Emirates NBD says its funding for SMEs is up 34% year on year Reuters/Hamad I Mohammed
Emirates NBD says its funding for SMEs is up 34% year on year
  • Most banks posted increases in Q1 profits
  • Only First Abu Dhabi Bank saw its profits slide
  • Capital buffers in place in well capitalised UAE banks

UAE banks are equipped to handle any risks posed by another banking storm brewing in the US, according to economists, after the majority posted healthy increases in first quarter profits.

First Republic is the latest international bank to see its future thrown into possible turmoil as deposits fell by over $100 billion in the first quarter of the year.

The problems at First Republic follow the high profile collapse of Silicon Valley Bank (SVB) and Signature Bank within days of each other earlier this year.

Some of the biggest banks in the US subsequently deposited $30 billion in First Republic to head off a run.

But as Wall Street searches to find a solution for the San Francisco-based lender, experts are not expecting a contagion effect to make its way to the UAE.

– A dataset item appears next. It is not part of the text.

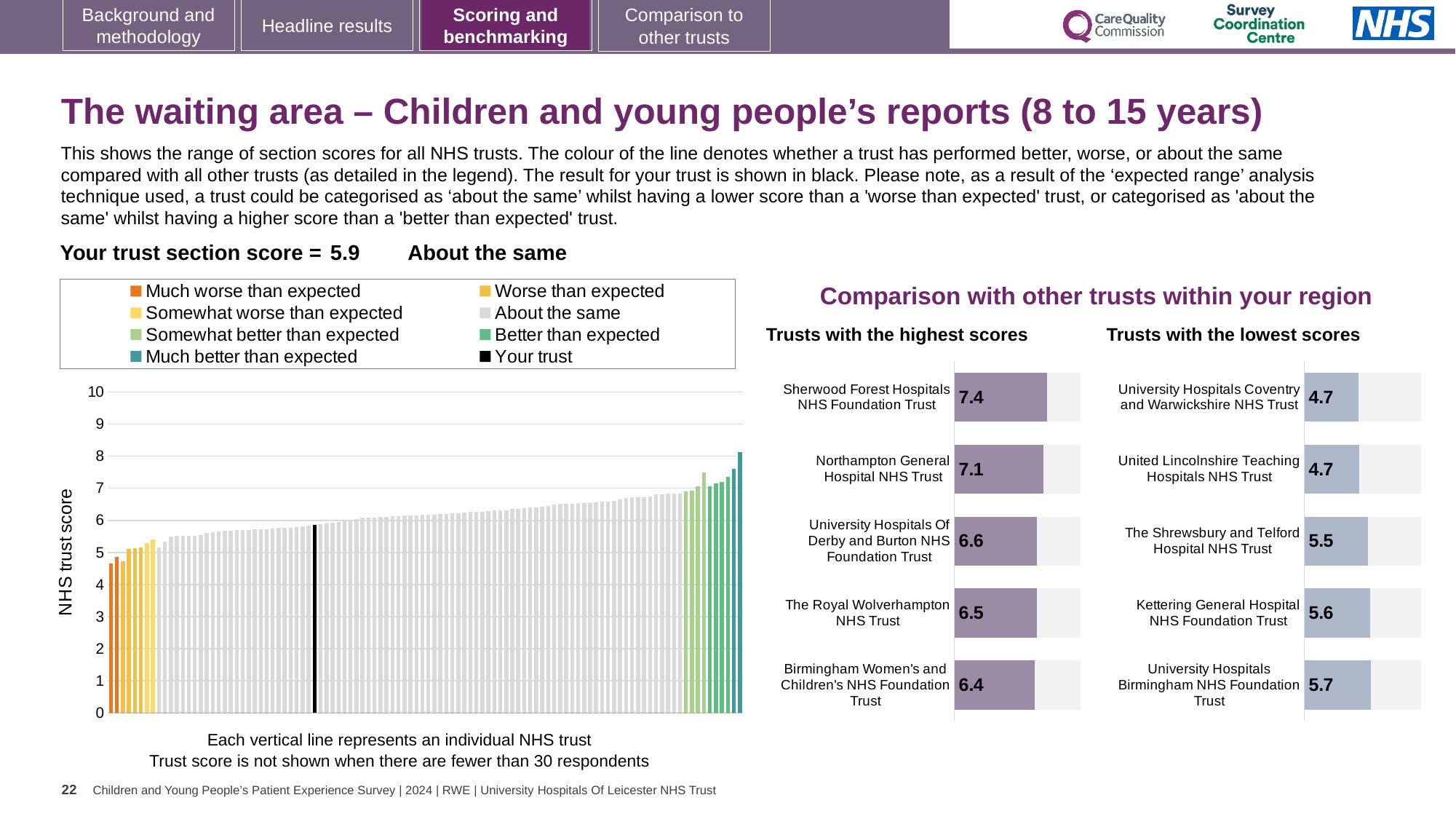
In the NHS trust score chart, do the bar values rise or fall from left to right? Rise How many trusts are listed in the 'Trusts with the lowest scores' chart? 5 In the 'Trusts with the lowest scores' chart, which has the larger score: Kettering General Hospital NHS Foundation Trust or The Shrewsbury and Telford Hospital NHS Trust? Kettering General Hospital NHS Foundation Trust In the 'Trusts with the highest scores' chart, what is the difference between the scores of Sherwood Forest Hospitals NHS Foundation Trust and Birmingham Women's and Children's NHS Foundation Trust? 1.0 In the 'Trusts with the highest scores' chart, which trust has the highest score? Sherwood Forest Hospitals NHS Foundation Trust In the 'Trusts with the highest scores' chart, what is the score for Sherwood Forest Hospitals NHS Foundation Trust? 7.4 In the NHS trust score chart, is the value of the tallest bar greater or less than 7? greater What kind of chart is the NHS trust score chart on the left of the slide? Bar chart In the 'Trusts with the lowest scores' chart, which trust has the highest score? University Hospitals Birmingham NHS Foundation Trust In the 'Trusts with the lowest scores' chart, what is the score for The Shrewsbury and Telford Hospital NHS Trust? 5.5 In the 'Trusts with the highest scores' chart, what is the score for The Royal Wolverhampton NHS Trust? 6.5 How many entries does the legend of the NHS trust score chart list? 8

James Swanston, emerging markets economist at Capital Economics, told AGBI: “The capital buffers in place within the UAE are high and banks are well capitalised if there were to be any increase in non-performing loans on their books.”

He said that, if there were to be strains, they would likely lead to a “small” rise in non-performing loans and a tightening of credit conditions.

Emirates NBD, Dubai’s largest bank, said its first-quarter 2023 profit doubled year-on-year to AED6 billion ($1.63 billion).

There was further double-digit and triple-digit growth in profits at most of the country’s banks for the first three months of the year.

Only First Abu Dhabi Bank, the UAE’s biggest lender by assets, saw its profits slide, by 23 percent, to AED3.93 billion. Its previous year’s earnings had been boosted by a disposal.

Anton Lopatin, senior director at Fitch Ratings, said annual lending growth is forecast in the region of 4-5 percent “broadly in line with internal capital generation”.

He added: “We expect a moderate improvement in the sector average profitability metrics in 2023 compared to 2022, subject to a stable operating environment.”

Earlier this month the World Bank lowered the economic growth projection for countries in the GCC to 3.2 percent for 2023 and 3.1 percent in 2024.

The UAE economy, the GCC’s second biggest, is forecast to grow at 3.3 percent in 2023, down from the 4.1 percent foreseen in October.

Scott Livermore, Dubai-based chief economist at Oxford Economics, said that while underlying growth momentum remains robust, tighter global bank credit conditions are likely to contribute to non-oil growth easing in the second half of 2023 and into 2024 “by slightly more than previously forecast”. 

The UAE’s purchasing managers’ index registered a five-month high of 55.9 in March.